§ **Your tasks**
1: In the mailing-list post about a filesystem on Freenet, which list did the replies to the freenet-client posts come back from?
2: Print everything in the mailing-list post from "Joseph Solbrig Sun, 28" down to "list-serv is configured.", word for word.

§ **Page text**
Content starts

[Freenet-dev] A Filesystem on top of Freenet

Joseph Solbrig Sun, 28 May 2000 15:10:47 -0700

At 11:34 AM 5/28/2000 +0300, you wrote:
>(There really should be a freenet-apps list.  Maybe rename freenet-client?)
>


I started posting to freenet-client but all the replies came back from
freenet-dev. freenet-client seems to be configured so replies to the
freenet-client posts by default don't go back to the freenet-client list -
perhaps someone could look how the list-serv is configured. 

>Applications based off Freenet will probably have some common design
>patterns, and I've been thinking about one of them as a way of implementing
>a filesystem-ish system over Freenet.  

YES!

And considering that there has been a lot of research over the years about
what makes a really good file system, I hope that we place ourselves at the
end of this research rather than being haphazard about what would minimally
work. I don't believe that any of the "limitations" of freenet would
prevent us from creating the most modern possible system - indeed, I
wouldn't think of them as limitations at all.

Content ends

§ **Given material**

Content starts

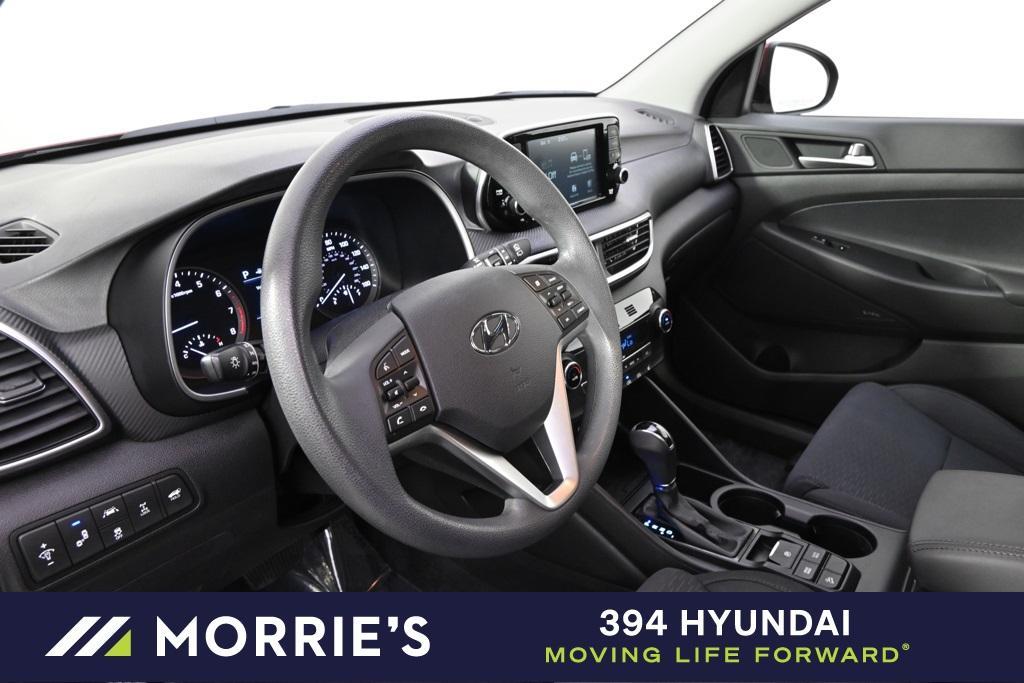 used 2019 Hyundai Tucson car, priced at $15,995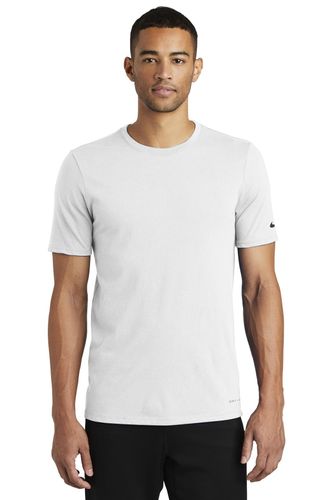 Nike Dri-FIT Cotton/Poly Tee image thumbnail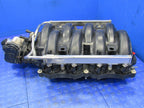 13-14 Ford F150 5.0L Coyote Intake Manifold Fuel Rail Injector Throttl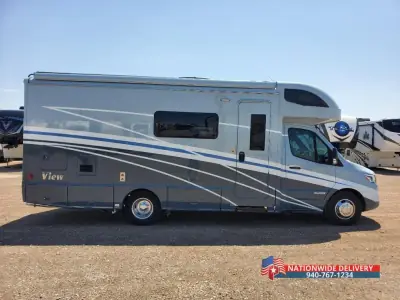 2024 Winnebago View 24D photo 3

Content ends

§ **Your written answers**
1: freenet-dev

2:
Joseph Solbrig Sun, 28 May 2000 15:10:47 -0700

At 11:34 AM 5/28/2000 +0300, you wrote:
>(There really should be a freenet-apps list.  Maybe rename freenet-client?)
>


I started posting to freenet-client but all the replies came back from
freenet-dev. freenet-client seems to be configured so replies to the
freenet-client posts by default don't go back to the freenet-client list -
perhaps someone could look how the list-serv is configured.